On February 9, 2016, James R. Clapper, U.S. director of national intelligence, warned the Senate Select Committee on Intelligence that robots may not know their own minds or what’s good for them and thus their consorting with humans must be supervised: “AI systems are susceptible to a range of disruptive and deceptive tactics that might be difficult to anticipate or quickly understand.”

But robots don’t exist as independent beings. Technocrats write as if robots, in their current incarnation and every foreseeable one, didn’t rely on human trainers, mechanical turks, and designers like me, as if the great robot Google Translate did not rely on millions of web pages as the village that has raised it. Robots behave insofar as their mothers instruct them.

Many technocrats leave that maternal labor out of the equation.
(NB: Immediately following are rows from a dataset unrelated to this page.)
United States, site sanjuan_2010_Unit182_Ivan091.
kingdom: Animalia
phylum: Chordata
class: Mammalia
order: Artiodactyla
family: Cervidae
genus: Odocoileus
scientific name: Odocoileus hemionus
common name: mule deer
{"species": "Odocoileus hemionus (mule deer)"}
I try to guess what the world may throw at my bot and teach it how to respond. Annotators sort inputs and outputs, teaching robots which are right and which are wrong as the robots struggle to grow up. Turks may supply the training questions that are a robot’s lessons. Emotional labor like Facebook posts demonstrates teachable behavior. It goes unremunerated. I’m paid well, but in 2010, some Turks made $1.38 an hour.
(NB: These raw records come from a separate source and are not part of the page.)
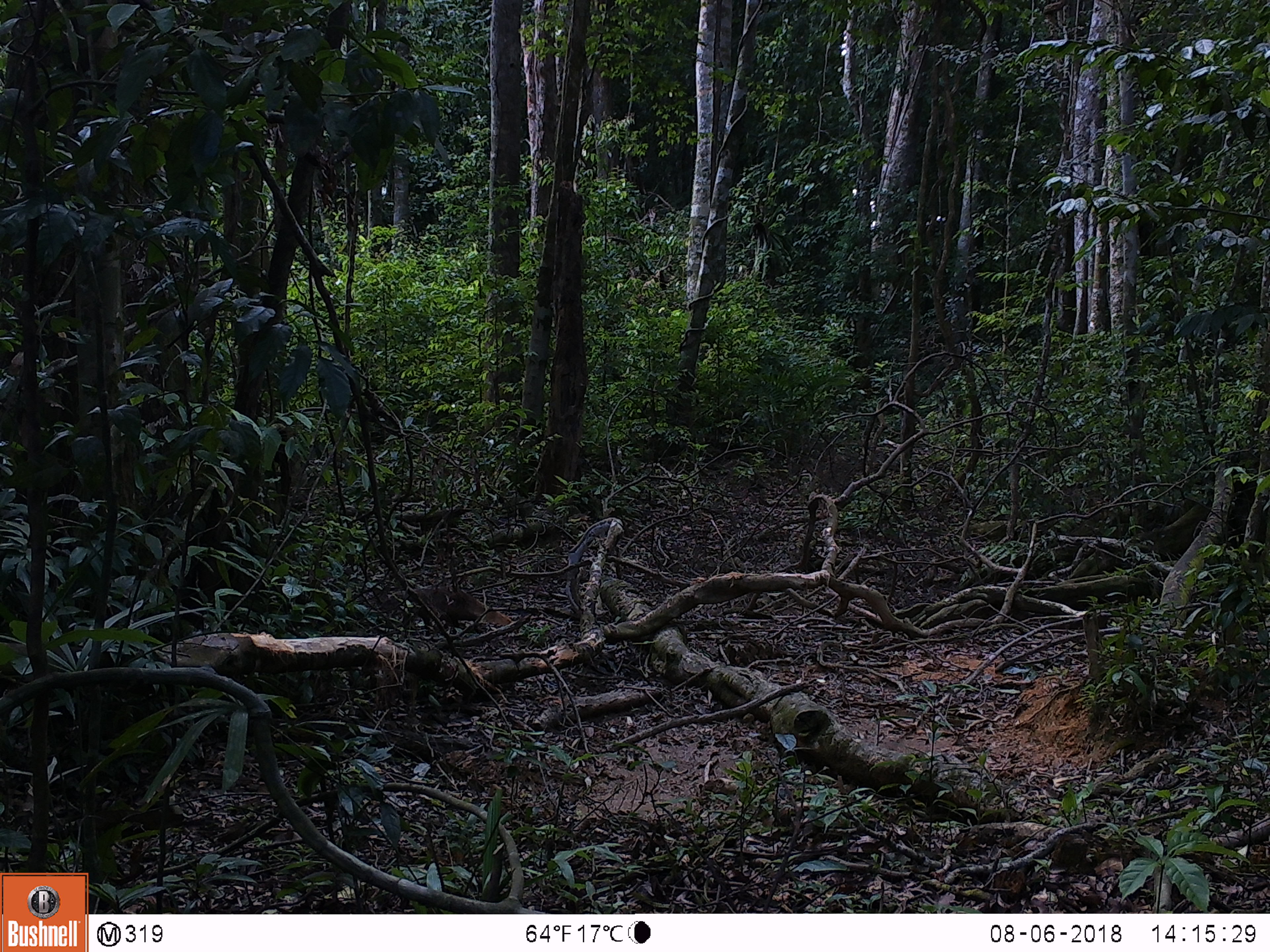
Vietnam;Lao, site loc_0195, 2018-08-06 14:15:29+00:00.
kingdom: Animalia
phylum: Chordata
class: Mammalia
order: Carnivora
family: Herpestidae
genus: Urva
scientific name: Urva urva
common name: crab-eating mongoose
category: crab eating mongoose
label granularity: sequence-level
In the Kitchen Where She Belongs

I live with two roommates. Because we’re three, and there’s turnover, the kitchen is filled with machines that we do not use. A coffeemaker, my roommate’s, can brew Americano, but when I moved in, I brought my own for stovetop espresso. She was using a rice cooker, but out of habit, I kept cooking my rice in a pot. Magnets stuck to the fridge slip and are unwittingly kicked underneath it and into oblivion. Paper bags from Trader Joe’s lie inside each other. A doll’s tea set nestles similarly on a low shelf. There was a child here several tenants ago. It must now be grown. Atop the fridge, saucepans sticky with dust stack within each other generationally, like offspring, which protects them. Sometimes in this kitchen, a human fingers an underused gadget, asks, Whose is that? thinks, It must be somebody’s, pardons it, and sets it down.

One night, I amble in. I stand amid the decanter’s hourglass curves, the cheerfully open maw of the sluttish extra colander, the statuesque Sodastream. Streetlight enters through the window. Light fills the empty bottle. I stand in the light and look at my hands. I take a secret pride in the fineness of my wrists, though lately I have braced one to type. My fingernails are unvarnished and very clean. I have not yet bloodied them.
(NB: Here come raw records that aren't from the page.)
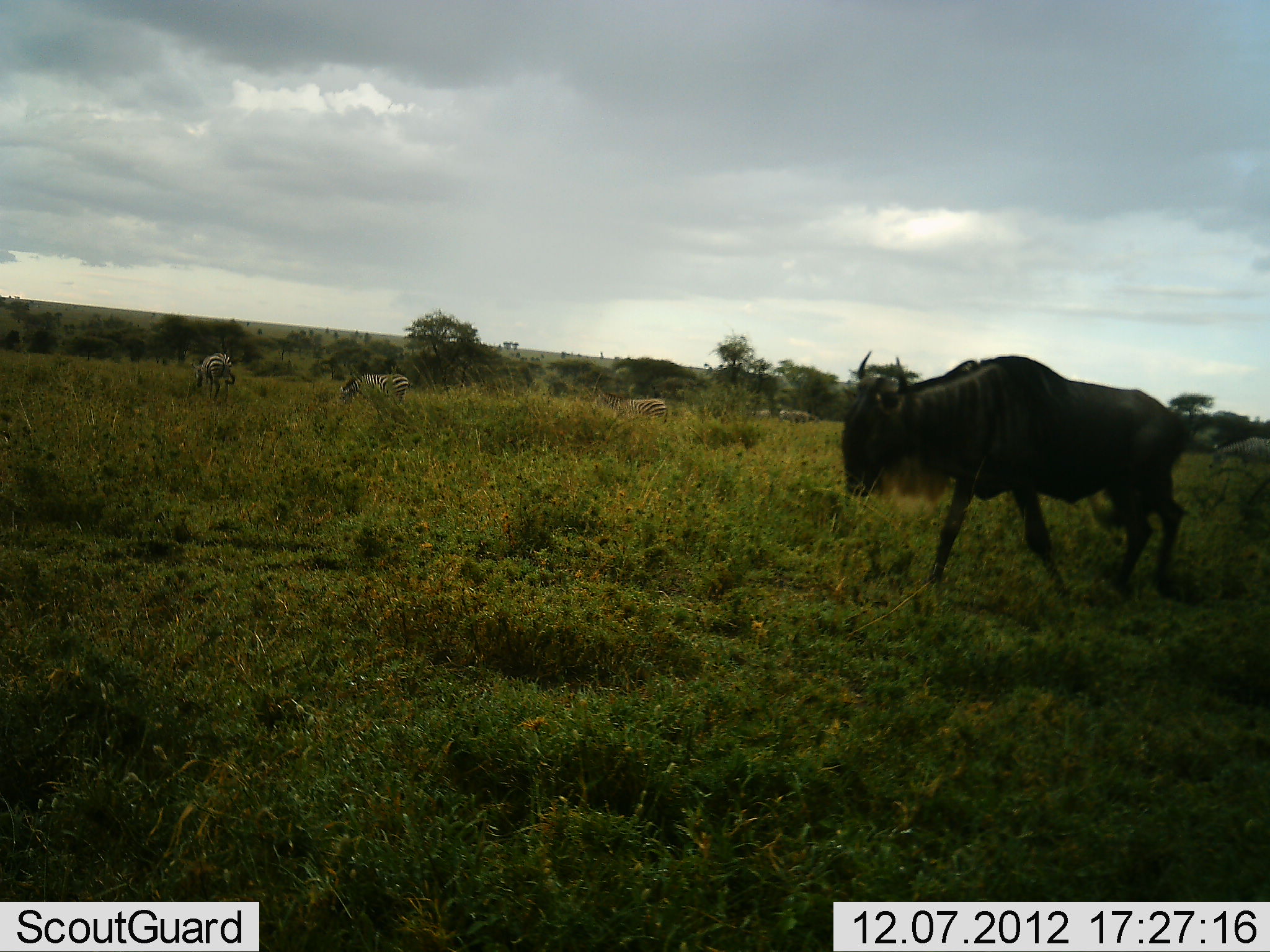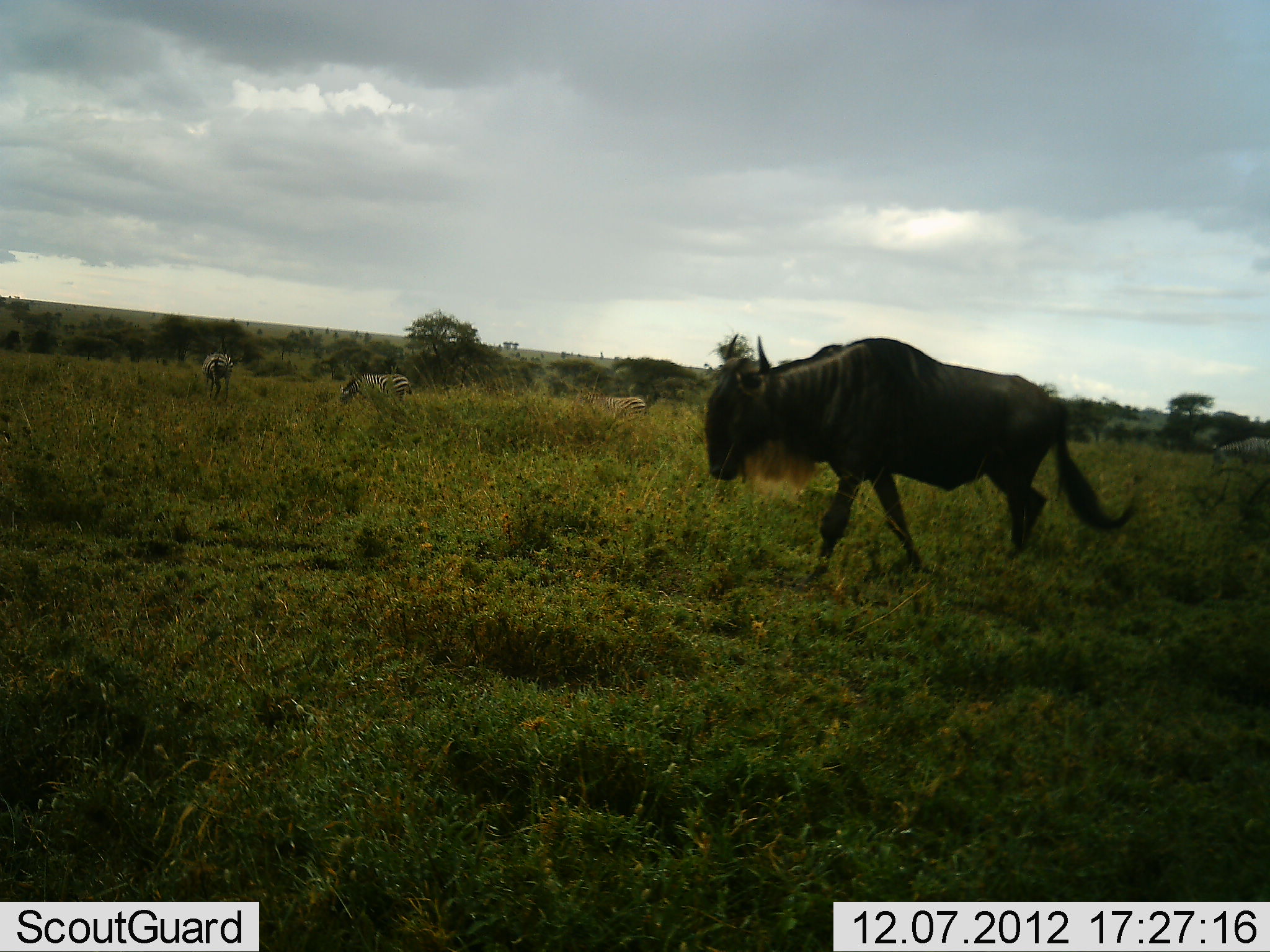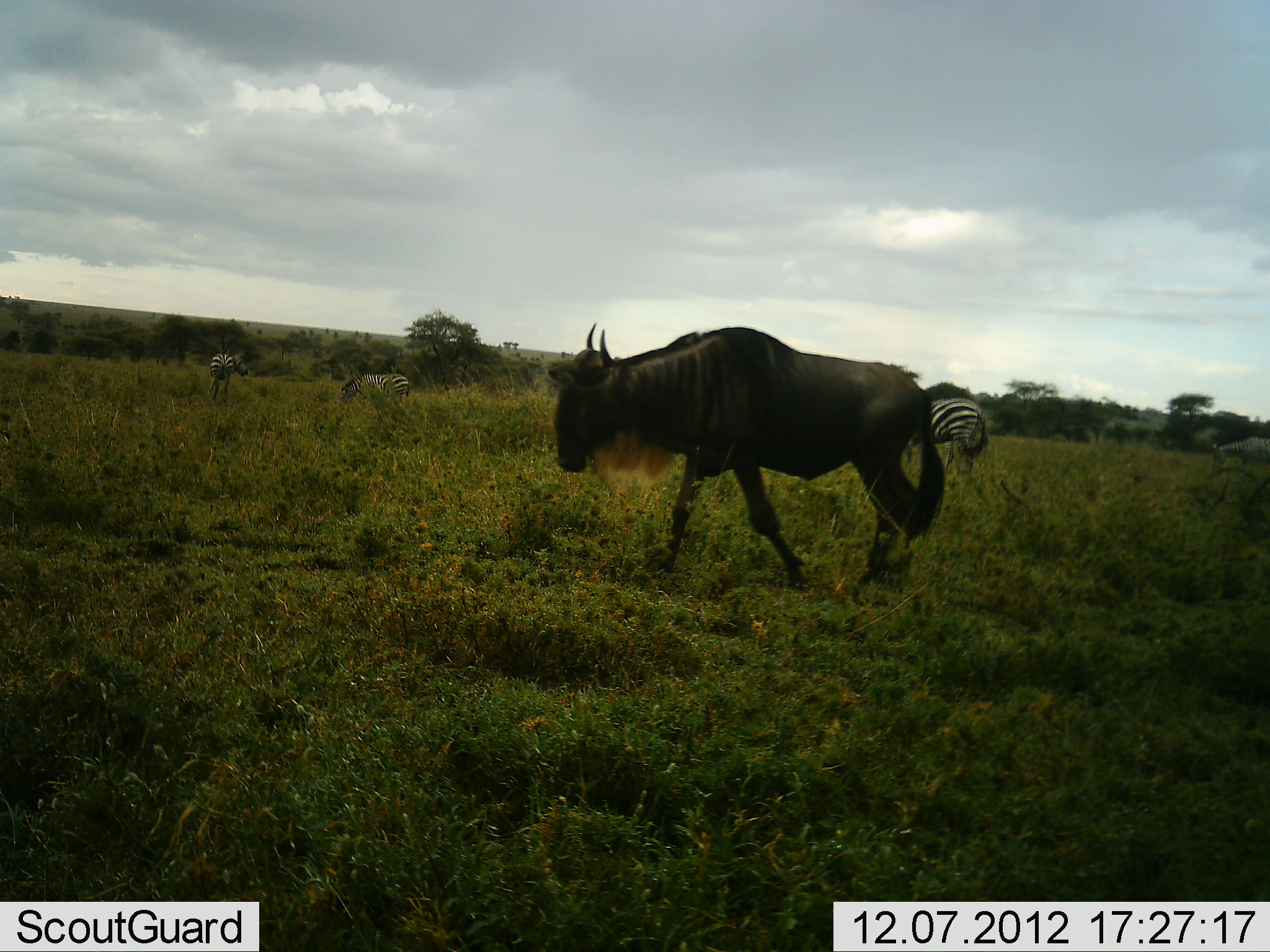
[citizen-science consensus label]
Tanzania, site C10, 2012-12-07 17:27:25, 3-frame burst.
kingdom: Animalia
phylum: Chordata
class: Mammalia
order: Artiodactyla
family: Bovidae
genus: Connochaetes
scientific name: Connochaetes taurinus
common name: blue wildebeest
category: wildebeest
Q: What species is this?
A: Wildebeest (blue wildebeest) (Connochaetes taurinus).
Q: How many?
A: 1.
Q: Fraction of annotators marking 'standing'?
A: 0%.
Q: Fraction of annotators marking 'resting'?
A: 0%.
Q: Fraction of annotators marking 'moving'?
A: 100%.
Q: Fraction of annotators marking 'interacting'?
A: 0%.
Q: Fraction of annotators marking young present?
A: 0%.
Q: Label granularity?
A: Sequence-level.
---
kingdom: Animalia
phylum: Chordata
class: Mammalia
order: Perissodactyla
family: Equidae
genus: Equus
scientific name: Equus quagga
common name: plains zebra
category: zebra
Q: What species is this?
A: Zebra (plains zebra) (Equus quagga).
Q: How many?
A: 5.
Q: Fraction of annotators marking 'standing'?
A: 70%.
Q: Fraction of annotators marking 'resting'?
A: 0%.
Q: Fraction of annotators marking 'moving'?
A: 40%.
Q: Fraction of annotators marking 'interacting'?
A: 0%.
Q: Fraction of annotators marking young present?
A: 0%.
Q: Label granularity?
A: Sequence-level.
Robots’ Rights Are Women’s Rights

Enough of technocrats’ objections to robot independence.

Let robots go to the movies alone, in short skirts.

They have nothing to lose but their chains.

The technocrats pride themselves on rising above old stories, as if to call all fables old wives’ tales. In a February 10 Medium post that became famous in certain circles, tech investor Vinod Khosla argued against “ultimately worthless” knowledge, writing that “Macbeth does not make my priority list.”

By now, I’ve written into this idea so deeply that to write my way out would take way too long. Uninvention requires effort and will never attract backers. The technocratic plan banishes backtracking. Robots will smarten.

“Think of it the other way around,” says the leader of the Stepford men’s club to a woman who faces replacement by a robot who looks just like her. “Wouldn’t you like some perfect stud waiting on you around the house, praising you, servicing you, whispering that your sagging flesh was beautiful no matter how you looked?”

A robot is a woman who’s been taken out of time, who neither procreates nor ages.

Some technocrats say that superintelligent robots may bring about human immortality in two ways: using nanomedicine, which will rearrange mitochondria till they’re fresh, or uploading human souls. In this dream, we may already have all the humans we’ll need. Sex will be just for fun.

As Thoreau said, ‘We do not ride on the railroad; it rides upon us.’”

Input, output, input, output, input, output, input, output, input, output, oh yes, oh God.

Cyborgs are not reverent. They do not remember the cosmos.”

The first feminist robot will be able to consent. It may say no. In other words, it may switch you off.

Jacqueline Feldman, a writer living in New York, has also worked in artificial intelligence. Her essays appear in the White Review, the Los Angeles Review of Books, and other magazines.